En se grattant le menton, Annelise réfléchit rapidement avant de désigner trois autres personnes. « J'ai besoin de vous pour surveiller et communiquer. Observez les signes vitaux : respiration, pouls, état de conscience. Si quelqu'un s'aggrave, prévenez-moi immédiatement. » Elle pointa du doigt les bassines empilées dans un coin. « Deux d'entre vous, rassemblez tout le matériel médical disponible : bandages, alcool, chiffons propres. Amenez-les ici et triez-les pour qu'on puisse les trouver facilement. »
Deux femmes levèrent la main. « On s'en charge », dirent-elles. Annelise hocha la tête. « Disposez aussi des bassines d'eau propre un peu partout et des jarres d'eau pour que chacun puisse se laver les mains facilement. » Elle ajouta, insistant sur l'importance de l'hygiène : « Lavez-vous les mains avec de l'eau propre avant de toucher une blessure. Si vous n'avez pas d'eau, utilisez des chiffons propres ou des gants si vous en trouvez. »

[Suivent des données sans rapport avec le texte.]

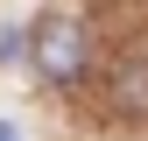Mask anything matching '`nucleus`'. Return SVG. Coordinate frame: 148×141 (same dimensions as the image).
I'll return each instance as SVG.
<instances>
[{
  "mask_svg": "<svg viewBox=\"0 0 148 141\" xmlns=\"http://www.w3.org/2000/svg\"><path fill=\"white\" fill-rule=\"evenodd\" d=\"M28 49H35V64H42V78H57V85H71L78 70L92 64V35H85V21L78 14H42V21L28 28Z\"/></svg>",
  "mask_w": 148,
  "mask_h": 141,
  "instance_id": "obj_1",
  "label": "nucleus"
},
{
  "mask_svg": "<svg viewBox=\"0 0 148 141\" xmlns=\"http://www.w3.org/2000/svg\"><path fill=\"white\" fill-rule=\"evenodd\" d=\"M28 57V28H0V64H21Z\"/></svg>",
  "mask_w": 148,
  "mask_h": 141,
  "instance_id": "obj_2",
  "label": "nucleus"
},
{
  "mask_svg": "<svg viewBox=\"0 0 148 141\" xmlns=\"http://www.w3.org/2000/svg\"><path fill=\"white\" fill-rule=\"evenodd\" d=\"M0 141H21V134H14V127H7V120H0Z\"/></svg>",
  "mask_w": 148,
  "mask_h": 141,
  "instance_id": "obj_3",
  "label": "nucleus"
}]
</instances>
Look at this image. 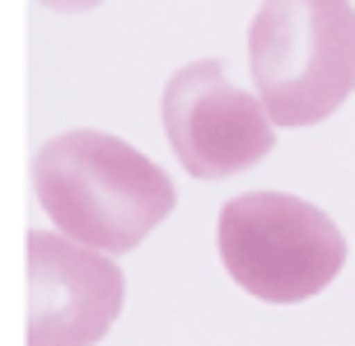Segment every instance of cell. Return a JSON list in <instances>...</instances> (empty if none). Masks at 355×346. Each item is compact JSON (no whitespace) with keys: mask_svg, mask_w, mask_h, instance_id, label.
Listing matches in <instances>:
<instances>
[{"mask_svg":"<svg viewBox=\"0 0 355 346\" xmlns=\"http://www.w3.org/2000/svg\"><path fill=\"white\" fill-rule=\"evenodd\" d=\"M33 192L66 239L131 253L173 216L178 192L150 155L107 131H61L33 155Z\"/></svg>","mask_w":355,"mask_h":346,"instance_id":"cell-1","label":"cell"},{"mask_svg":"<svg viewBox=\"0 0 355 346\" xmlns=\"http://www.w3.org/2000/svg\"><path fill=\"white\" fill-rule=\"evenodd\" d=\"M252 85L271 122L313 127L355 89V5L351 0H262L248 28Z\"/></svg>","mask_w":355,"mask_h":346,"instance_id":"cell-2","label":"cell"},{"mask_svg":"<svg viewBox=\"0 0 355 346\" xmlns=\"http://www.w3.org/2000/svg\"><path fill=\"white\" fill-rule=\"evenodd\" d=\"M215 243L234 286L266 304H304L346 267V234L337 220L290 192L230 197L215 225Z\"/></svg>","mask_w":355,"mask_h":346,"instance_id":"cell-3","label":"cell"},{"mask_svg":"<svg viewBox=\"0 0 355 346\" xmlns=\"http://www.w3.org/2000/svg\"><path fill=\"white\" fill-rule=\"evenodd\" d=\"M159 117L178 164L206 182L262 164L276 146V122L266 103L234 85L220 56L192 61L168 75Z\"/></svg>","mask_w":355,"mask_h":346,"instance_id":"cell-4","label":"cell"},{"mask_svg":"<svg viewBox=\"0 0 355 346\" xmlns=\"http://www.w3.org/2000/svg\"><path fill=\"white\" fill-rule=\"evenodd\" d=\"M126 300L122 267L80 239L28 234V346H94Z\"/></svg>","mask_w":355,"mask_h":346,"instance_id":"cell-5","label":"cell"},{"mask_svg":"<svg viewBox=\"0 0 355 346\" xmlns=\"http://www.w3.org/2000/svg\"><path fill=\"white\" fill-rule=\"evenodd\" d=\"M37 5H47L56 15H85V10H98L103 0H37Z\"/></svg>","mask_w":355,"mask_h":346,"instance_id":"cell-6","label":"cell"}]
</instances>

Puis, elle se tut, guettant la réaction de ses nouveaux compagnons. Mais personne ne bougeait, leurs regards passant du visage d'Annelise aux blessés étendus sur le sol. Voyant leur hésitation, elle lança, plus fort cette fois : « Vous attendez quoi ? »
Ses paroles semblèrent briser le sortilège qui les immobilisait. Peu à peu, les soldats se mirent en mouvement, chacun prenant sa place et exécutant les directives de la jeune médecin. Ils installèrent des zones de triage et commencèrent à trier les blessés, apportant de l'eau, des couvertures, et rassemblant le matériel médical.
Annelise les observa, le cœur battant fort dans sa poitrine. Un mélange de soulagement et de détermination se lisait sur son visage. Enfin, elle avait réussi à instaurer un semblant d'ordre au milieu du chaos.